> **EXERCISE AIM**: Shift every coordinate in the answers by adding 71 to each of its numbers, then reproduce all lines of the records below, requests included, with the shifted answers. Omit the pictures.

>> START

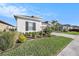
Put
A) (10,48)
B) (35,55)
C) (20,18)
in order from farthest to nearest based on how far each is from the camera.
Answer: (20,18)
(10,48)
(35,55)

>> END

> **RIGHT ANSWER**:
Put
A) (10,48)
B) (35,55)
C) (20,18)
in order from farthest to nearest based on how far each is from the camera.
Answer: (91,89)
(81,119)
(106,126)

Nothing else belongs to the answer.